Kyari highlighted that the Strategy directly addresses key challenges confronting Nigeria’s agrifood system, including climate adaptation, disaster risk reduction, post-harvest loss reduction and market volatility.

The Minister further stated that the blueprint prioritises blended financing from public, private and donor sources, alongside risk-management instruments such as agricultural insurance and affordable credit to support farmers.

He emphasised that the plan specifically targets smallholder farmers, women, youth and marginalised groups.

“The Kampala Declaration is not just a continental commitment. It is a roadmap for transforming Nigeria’s agrifood system into one that is resilient, inclusive, productive, and industrialised,” Kyari stated.

He urged all stakeholders to champion the harmonisation and operationalisation of the Strategy within their annual budget preparation processes, stressing that it must not become “another document on the shelf.”

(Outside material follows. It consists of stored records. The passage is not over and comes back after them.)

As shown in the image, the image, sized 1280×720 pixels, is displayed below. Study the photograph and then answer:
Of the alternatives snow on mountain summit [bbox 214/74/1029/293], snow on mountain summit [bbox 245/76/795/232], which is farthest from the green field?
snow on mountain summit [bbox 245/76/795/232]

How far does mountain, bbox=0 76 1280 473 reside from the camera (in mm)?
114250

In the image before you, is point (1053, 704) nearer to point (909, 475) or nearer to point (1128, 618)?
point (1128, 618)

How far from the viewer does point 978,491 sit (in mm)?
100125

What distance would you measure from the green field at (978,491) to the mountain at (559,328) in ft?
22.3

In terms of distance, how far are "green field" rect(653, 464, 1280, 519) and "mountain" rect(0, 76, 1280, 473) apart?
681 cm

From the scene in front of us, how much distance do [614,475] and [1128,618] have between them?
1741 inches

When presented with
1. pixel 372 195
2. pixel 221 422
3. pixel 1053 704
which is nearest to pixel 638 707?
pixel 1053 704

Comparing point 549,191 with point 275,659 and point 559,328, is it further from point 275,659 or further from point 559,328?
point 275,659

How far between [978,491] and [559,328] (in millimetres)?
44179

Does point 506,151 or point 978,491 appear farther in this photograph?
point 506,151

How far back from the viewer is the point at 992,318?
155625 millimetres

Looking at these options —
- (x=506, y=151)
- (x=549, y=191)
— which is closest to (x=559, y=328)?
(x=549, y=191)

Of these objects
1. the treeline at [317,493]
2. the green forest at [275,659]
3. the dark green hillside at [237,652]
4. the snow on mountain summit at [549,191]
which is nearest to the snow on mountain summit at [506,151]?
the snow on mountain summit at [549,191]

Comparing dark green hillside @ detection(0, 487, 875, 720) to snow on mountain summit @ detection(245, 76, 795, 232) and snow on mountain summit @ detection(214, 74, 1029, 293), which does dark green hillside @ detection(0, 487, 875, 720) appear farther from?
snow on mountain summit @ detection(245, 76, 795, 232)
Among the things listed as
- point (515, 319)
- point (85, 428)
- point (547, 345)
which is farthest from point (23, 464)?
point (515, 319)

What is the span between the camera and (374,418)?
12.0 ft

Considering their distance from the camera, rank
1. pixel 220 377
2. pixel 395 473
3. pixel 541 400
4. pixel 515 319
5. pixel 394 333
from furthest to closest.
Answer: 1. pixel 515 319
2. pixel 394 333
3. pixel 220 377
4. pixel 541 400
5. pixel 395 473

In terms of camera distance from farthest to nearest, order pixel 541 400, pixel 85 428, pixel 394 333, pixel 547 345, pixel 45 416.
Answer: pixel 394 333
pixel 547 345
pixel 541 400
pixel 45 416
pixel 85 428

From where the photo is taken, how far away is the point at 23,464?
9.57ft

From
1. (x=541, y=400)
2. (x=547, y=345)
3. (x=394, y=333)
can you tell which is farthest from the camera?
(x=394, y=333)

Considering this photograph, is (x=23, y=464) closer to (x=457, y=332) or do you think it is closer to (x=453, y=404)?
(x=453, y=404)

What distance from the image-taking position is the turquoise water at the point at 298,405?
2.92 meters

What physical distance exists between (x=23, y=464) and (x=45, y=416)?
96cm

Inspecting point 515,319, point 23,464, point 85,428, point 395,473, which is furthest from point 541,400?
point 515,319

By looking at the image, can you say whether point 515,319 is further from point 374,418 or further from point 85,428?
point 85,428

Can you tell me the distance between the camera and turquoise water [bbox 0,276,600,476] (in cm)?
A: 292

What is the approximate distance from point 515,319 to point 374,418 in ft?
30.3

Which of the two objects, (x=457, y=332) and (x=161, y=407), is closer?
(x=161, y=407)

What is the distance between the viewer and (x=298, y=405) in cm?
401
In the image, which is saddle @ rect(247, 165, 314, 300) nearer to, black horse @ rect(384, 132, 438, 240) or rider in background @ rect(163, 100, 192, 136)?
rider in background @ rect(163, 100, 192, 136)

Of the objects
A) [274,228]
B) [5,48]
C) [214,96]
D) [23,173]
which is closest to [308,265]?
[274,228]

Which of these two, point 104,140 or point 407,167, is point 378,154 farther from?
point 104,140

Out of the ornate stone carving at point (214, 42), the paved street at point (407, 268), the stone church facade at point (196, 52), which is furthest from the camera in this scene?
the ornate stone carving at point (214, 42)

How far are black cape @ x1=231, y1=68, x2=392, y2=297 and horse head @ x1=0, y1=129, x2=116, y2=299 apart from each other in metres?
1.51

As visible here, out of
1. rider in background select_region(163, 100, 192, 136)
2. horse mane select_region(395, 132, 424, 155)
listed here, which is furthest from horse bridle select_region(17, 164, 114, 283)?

In his welcome remarks, the Permanent Secretary of the Federal Ministry of Agriculture and Food Security, Dr. Marcus Olaniyi Ogunbiyi, commended the Agricultural Sector Working Group and Technical Committee for driving the nationwide consultations that produced the zero draft.

According to him, the Strategy aligns Nigeria’s priorities with Agenda 2063, the Sustainable Development Goals (SDGs) and the CAADP Kampala Declaration, while building on ongoing government efforts in mechanisation, irrigation, value chain development, digitalisation of agricultural services and private-sector investment.

Ogunbiyi said the validation exercise was aimed at critically examining proposed interventions, identifying gaps and strengthening implementation frameworks.

He further explained that the success of the Strategy would depend on effective implementation, adequate financing, robust monitoring and evaluation, strong institutional coordination and sustained political commitment.

“Our vision is to build an agrifood system that is productive, competitive, climate-smart, nutrition-sensitive, digitally enabled, market-oriented and attractive to our young people. Our objective is to ensure that no Nigerian goes hungry and that agriculture remains profitable for our farmers and agribusinesses,” Ogunbiyi said.

Also speaking, the Commissioner for Agriculture in Osun State, Mr. Tola Faseru, said state governments would work assiduously towards implementing the Kampala Declaration, which aligns with the agricultural transformation agenda of the current administration.

He stressed the need to involve women and youth in agrifood systems to boost food production and generate greater economic value.

The validation meeting was attended by representatives of state governments, development partners, the private sector, civil society organisations and farmer groups.